## WHAT YOU WILL DO
Please, without any pictures, transcribe the lines from the one holding "mengangkat dan menurunkan badan" to the end of the listing, both ends included.

▼

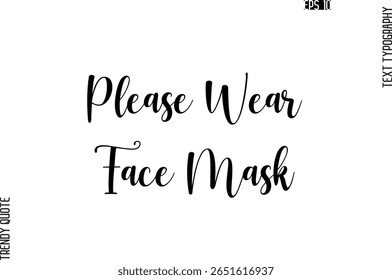 Please Wear Face Mask  Cursive Stylish Typography Text Trendy Quote For T-Shirt Designs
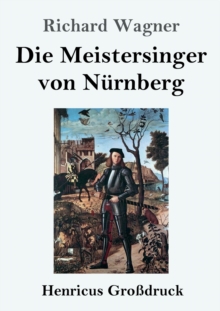 Image for Die Meistersinger von Nurnberg (Grossdruck)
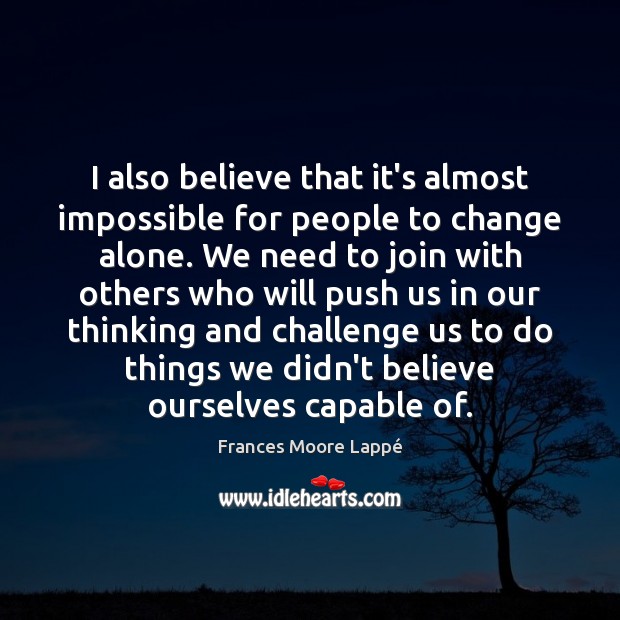 I also believe that it’s almost impossible for people to change alone. Frances Moore Lappé Picture Quote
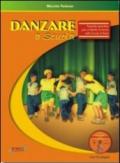 Danzare a scuola. Proposte operative per un'attività di danza nella scuola di base. Con CD Audio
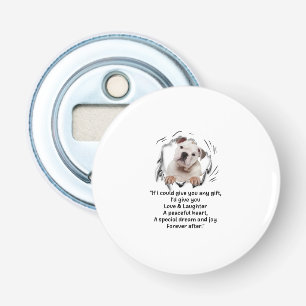 Bulldog Puppy Cute If I Could Give You Any Gifts Bottle Opener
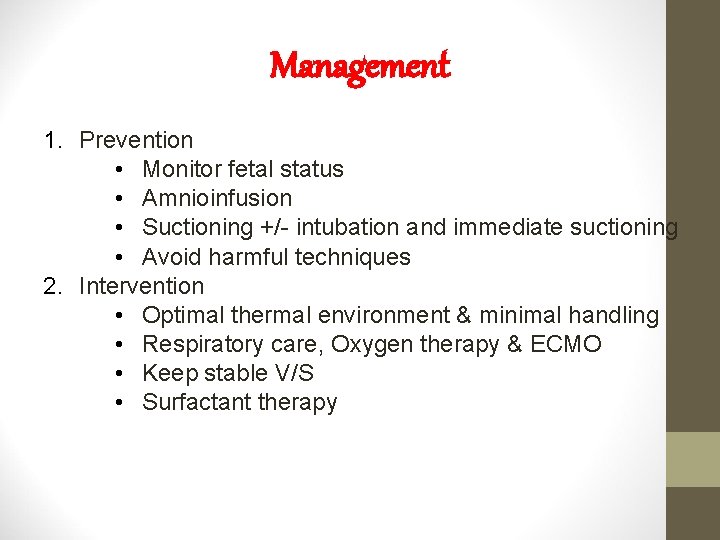 Management 1. Prevention • Monitor fetal status • Amnioinfusion • Suctioning +/- intubation and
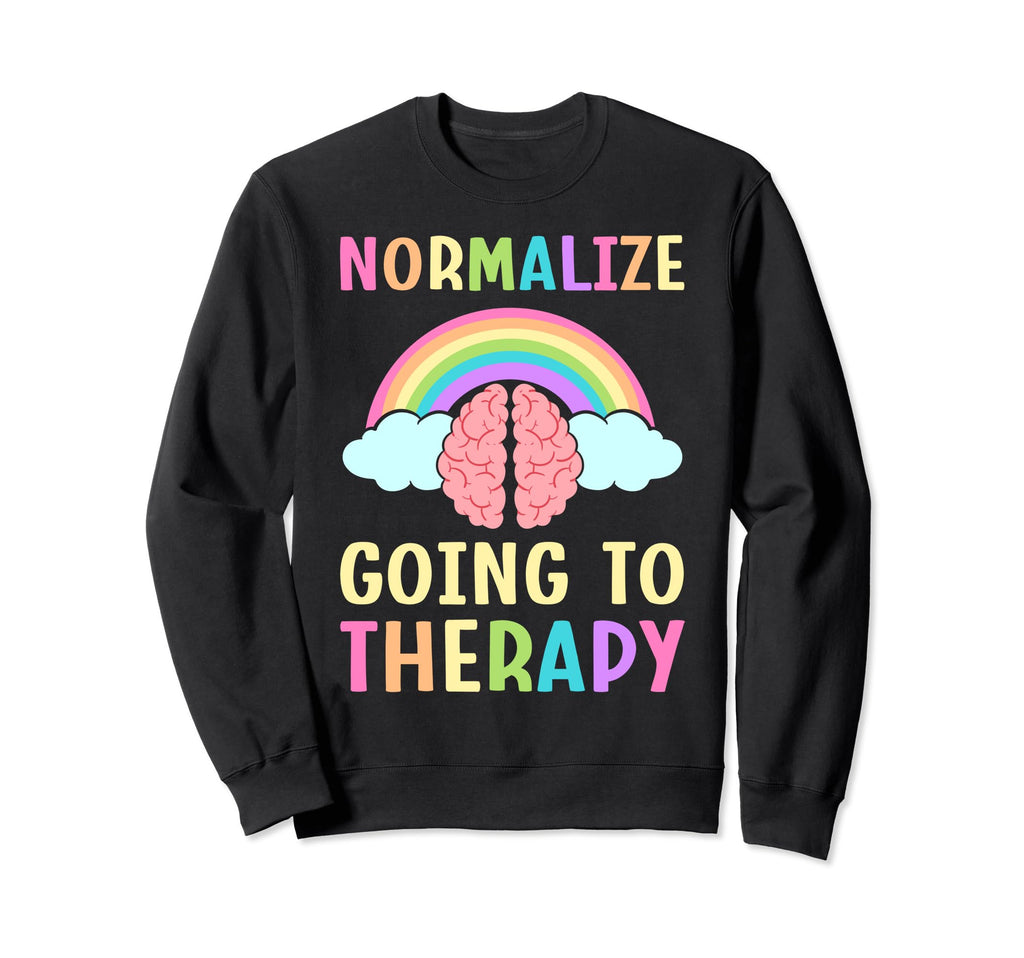 Mental Health Therapy Mental Sweatshirt - Fun Novelty Design Men Women - T-Shirt, Sweatshirt, Hoodie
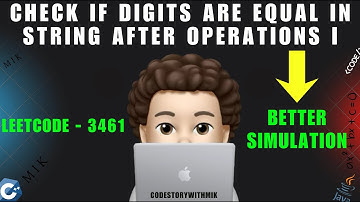 Check If Digits Are Equal in String After Operations I | Better Simulation | Leetcode 3461 | MIK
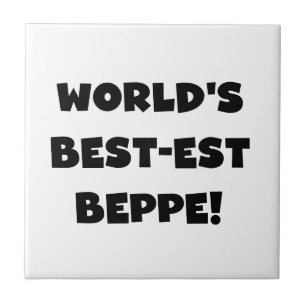 Black Text Best-est Beppe T-shirts and Gifts Tile
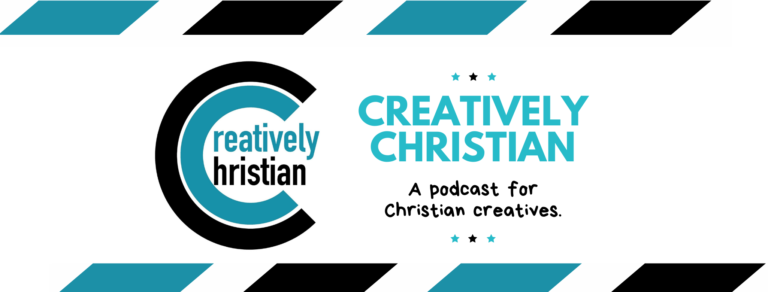 Creatively Christian – Interviews with Faithful Artists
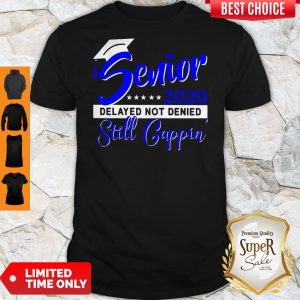 Official Senior 2020 Delayed Not Denied Still Cappin Blue Shirt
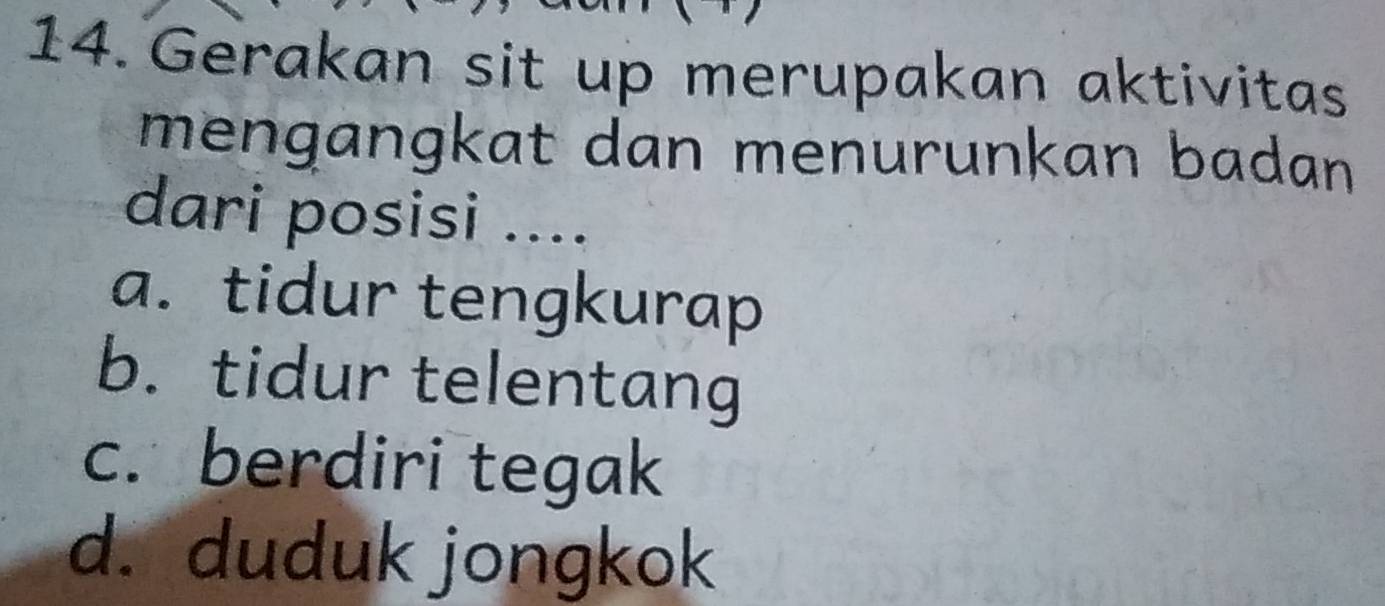 Gerakan sit up merupakan aktivitas
mengangkat dan menurunkan badan 
dari posisi ....
a. tidur tengkurap
b. tidur telentang
c. berdiri tegak
d. duduk jongkok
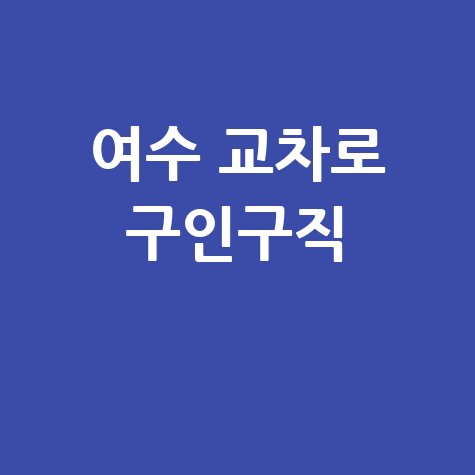 여수교차로구인구직 최신 일자리 정보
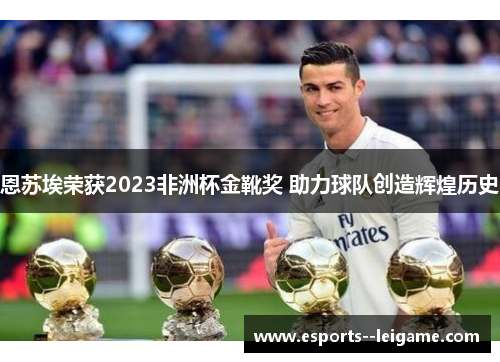 恩苏埃荣获2023非洲杯金靴奖 助力球队创造辉煌历史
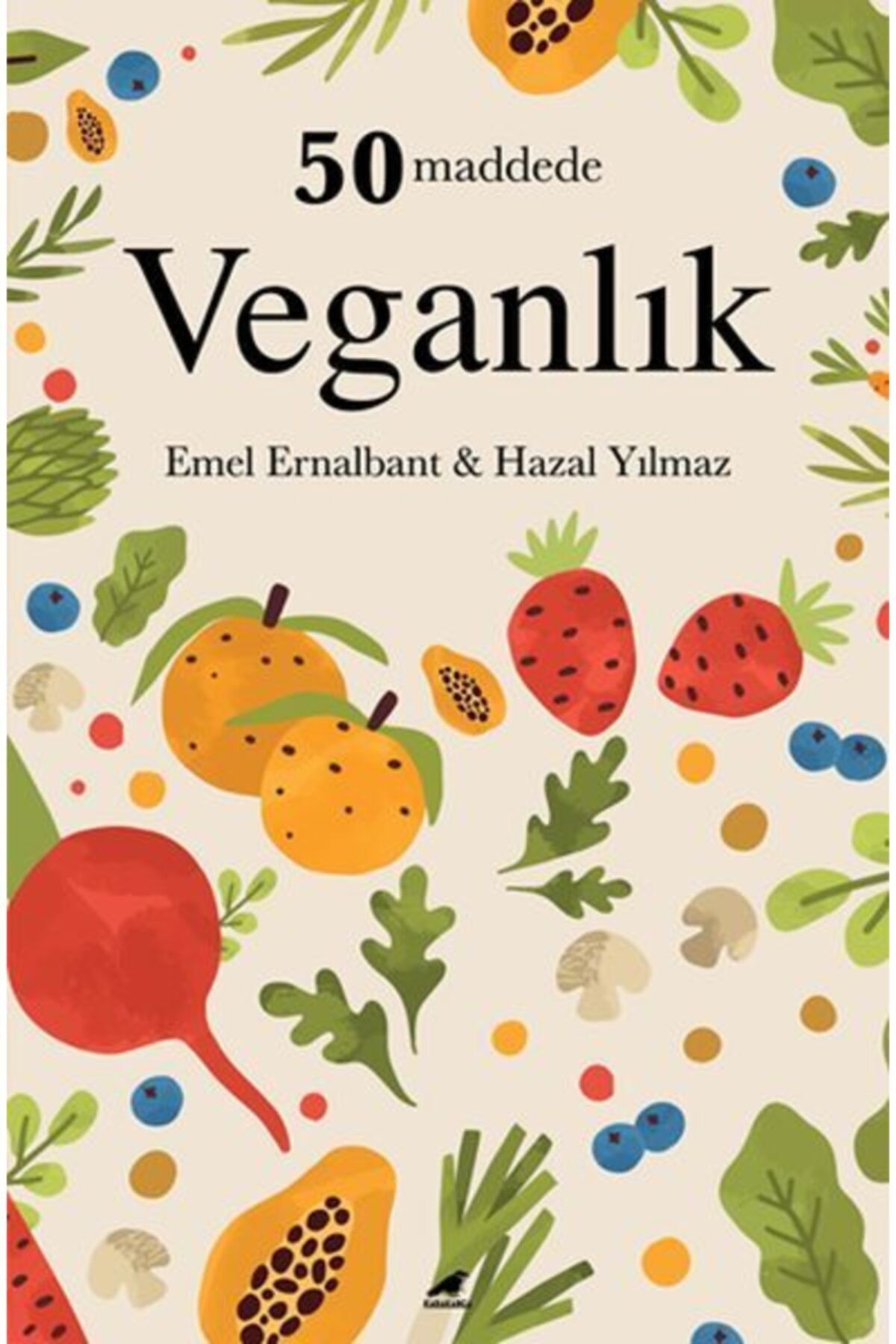 Karakarga Yayınları 50 Maddede Veganlık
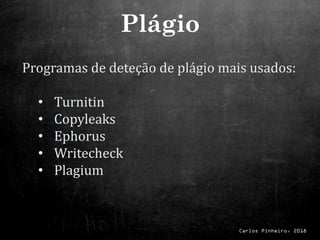 Carlos Pinheiro, 2018
Programas de deteção de plágio mais usados:
• Turnitin
• Copyleaks
• Ephorus
• Writecheck
• Plagium
Plágio
 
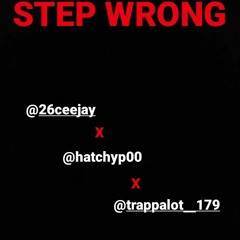 26ceejay x Hatchyp x Lil Champ - Step Wrong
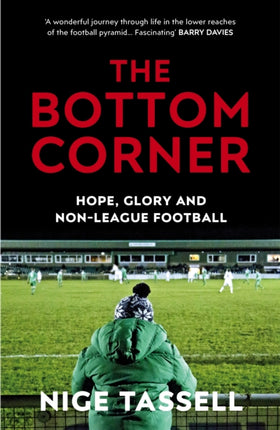 The Bottom Corner: Hope, Glory and Non-League Football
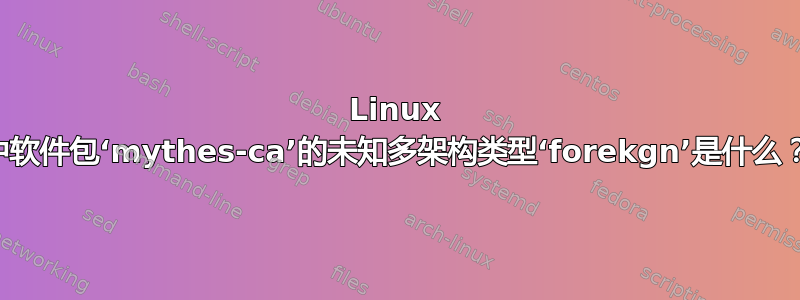 Linux 中软件包‘mythes-ca’的未知多架构类型‘forekgn’是什么？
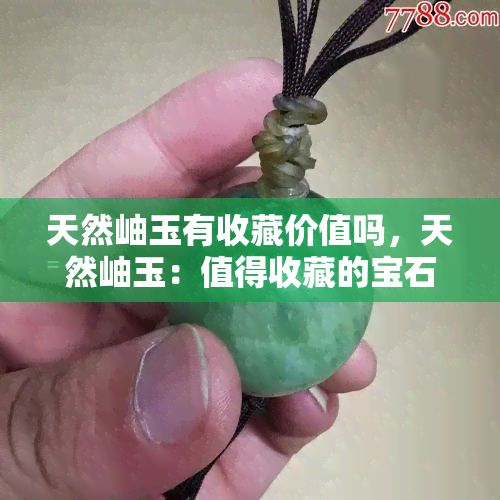 天然岫玉有收藏价值吗，天然岫玉：值得收藏的宝石之美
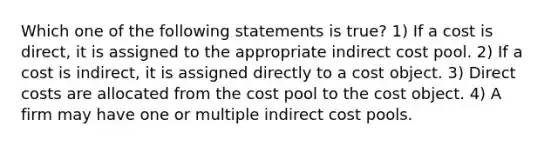 Which one of the following statements is true? 1) If a cost is direct, it is assigned to the appropriate indirect cost pool. 2) If a cost is indirect, it is assigned directly to a cost object. 3) Direct costs are allocated from the cost pool to the cost object. 4) A firm may have one or multiple indirect cost pools.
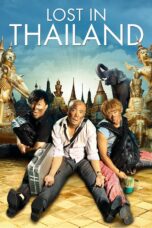 Nonton film Streaming Lost in Thailand (2012) subtitle Bahasa Indonesia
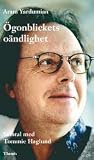 Ögonblickets oändlighet: Samtal med Tommie Haglund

▲

## EXERCISE OUTPUT
mengangkat dan menurunkan badan 
dari posisi ....
a. tidur tengkurap
b. tidur telentang
c. berdiri tegak
d. duduk jongkok
 여수교차로구인구직 최신 일자리 정보
 恩苏埃荣获2023非洲杯金靴奖 助力球队创造辉煌历史
 Karakarga Yayınları 50 Maddede Veganlık
 Carlos Pinheiro, 2018
Programas de deteção de plágio mais usados:
• Turnitin
• Copyleaks
• Ephorus
• Writecheck
• Plagium
Plágio
 
 26ceejay x Hatchyp x Lil Champ - Step Wrong
 The Bottom Corner: Hope, Glory and Non-League Football
 Linux 中软件包‘mythes-ca’的未知多架构类型‘forekgn’是什么？
 天然岫玉有收藏价值吗，天然岫玉：值得收藏的宝石之美
 Which one of the following statements is true? 1) If a cost is direct, it is assigned to the appropriate indirect cost pool. 2) If a cost is indirect, it is assigned directly to a cost object. 3) Direct costs are allocated from the cost pool to the cost object. 4) A firm may have one or multiple indirect cost pools.
 Nonton film Streaming Lost in Thailand (2012) subtitle Bahasa Indonesia
 Ögonblickets oändlighet: Samtal med Tommie Haglund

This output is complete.